◆ **Excerpted passage**:
......

GB 2 491 129 A discloses a rocket or ballistic launch rotary wing air vehicle. The air vehicle has an elongate body with a detachable propulsion system at a lower end. Towards an upper end, the air vehicle comprises a first rotor system and a second rotor system.

US 2014/0248168 Al discloses a rotary-wing aircraft. The aircraft comprises a plurality of rotors and/or a plurality of airscrews caused to rotate by means of at least one shaft. The aircraft comprises a distributed electric motor unit configured to ensure the propulsion and/or the lifting of the aircraft by rotating the shaft. The motor unit is a distributed electric motor unit connected directly to the rotating shaft.

US 2021/0039796 Al discloses a redundant propulsion device. The device includes a propeller and electric motors. The electric motors are configured to drive the propeller. The electric motors are disposed with respect to a propeller shaft of the propeller so that, around the propeller shaft, at least one of the electric motors is disposed at each of the locations in the longitudinal direction of the propeller shaft.

......

◆ **Material supplied**:
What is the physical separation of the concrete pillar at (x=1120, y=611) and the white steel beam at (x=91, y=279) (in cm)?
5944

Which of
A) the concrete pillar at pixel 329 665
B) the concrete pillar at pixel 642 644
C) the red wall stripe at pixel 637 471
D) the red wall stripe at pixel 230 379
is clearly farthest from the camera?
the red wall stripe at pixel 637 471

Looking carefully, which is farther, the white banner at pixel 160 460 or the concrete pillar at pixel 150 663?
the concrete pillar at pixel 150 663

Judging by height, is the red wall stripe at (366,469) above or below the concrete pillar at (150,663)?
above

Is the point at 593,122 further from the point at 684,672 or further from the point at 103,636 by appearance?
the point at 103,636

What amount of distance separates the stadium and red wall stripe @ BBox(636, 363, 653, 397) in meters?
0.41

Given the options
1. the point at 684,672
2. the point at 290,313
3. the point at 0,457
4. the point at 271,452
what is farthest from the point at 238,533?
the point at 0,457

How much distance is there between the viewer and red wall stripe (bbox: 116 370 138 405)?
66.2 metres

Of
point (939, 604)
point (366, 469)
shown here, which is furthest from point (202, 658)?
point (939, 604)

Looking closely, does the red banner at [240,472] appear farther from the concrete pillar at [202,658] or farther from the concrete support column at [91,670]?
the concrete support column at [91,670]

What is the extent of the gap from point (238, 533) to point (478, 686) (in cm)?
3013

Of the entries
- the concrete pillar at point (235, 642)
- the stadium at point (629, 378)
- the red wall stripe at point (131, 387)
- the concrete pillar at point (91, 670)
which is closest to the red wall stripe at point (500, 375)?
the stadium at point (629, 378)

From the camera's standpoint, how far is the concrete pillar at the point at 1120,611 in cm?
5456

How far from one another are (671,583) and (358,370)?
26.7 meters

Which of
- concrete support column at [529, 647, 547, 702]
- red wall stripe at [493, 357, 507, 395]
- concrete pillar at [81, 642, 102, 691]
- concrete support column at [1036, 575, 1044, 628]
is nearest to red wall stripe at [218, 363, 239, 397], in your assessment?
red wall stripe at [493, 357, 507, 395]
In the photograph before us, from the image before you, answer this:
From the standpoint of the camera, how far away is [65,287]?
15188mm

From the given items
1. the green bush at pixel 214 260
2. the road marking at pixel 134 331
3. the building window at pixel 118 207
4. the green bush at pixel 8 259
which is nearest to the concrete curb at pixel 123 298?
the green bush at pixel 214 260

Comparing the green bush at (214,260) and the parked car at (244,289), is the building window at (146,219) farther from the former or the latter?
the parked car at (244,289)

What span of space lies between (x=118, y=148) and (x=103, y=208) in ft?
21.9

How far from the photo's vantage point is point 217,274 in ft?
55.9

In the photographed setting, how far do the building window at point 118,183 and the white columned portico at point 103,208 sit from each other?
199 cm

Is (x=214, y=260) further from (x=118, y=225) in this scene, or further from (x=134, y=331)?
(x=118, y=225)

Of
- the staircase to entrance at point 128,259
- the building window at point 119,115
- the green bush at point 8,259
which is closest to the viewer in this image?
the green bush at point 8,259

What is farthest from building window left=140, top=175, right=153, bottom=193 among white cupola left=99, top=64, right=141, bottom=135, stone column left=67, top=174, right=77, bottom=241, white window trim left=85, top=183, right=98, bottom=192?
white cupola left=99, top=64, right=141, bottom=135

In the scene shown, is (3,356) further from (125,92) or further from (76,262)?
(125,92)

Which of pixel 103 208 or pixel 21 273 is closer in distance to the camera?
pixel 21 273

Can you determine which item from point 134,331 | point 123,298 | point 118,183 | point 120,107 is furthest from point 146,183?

......

◆ **Task to carry out**:
Answer these questions using the passage on earlier patent disclosures.
1. According to GB 2 491 129 A, where on the air vehicle's body is the detachable propulsion system located?
2. In US 2014/0248168 Al, what is the distributed electric motor unit connected directly to?
3. In US 2021/0039796 Al, what are the electric motors configured to drive?

◆ **Solution for this problem**:
1. At a lower end of the elongate body.
2. The rotating shaft.
3. The propeller.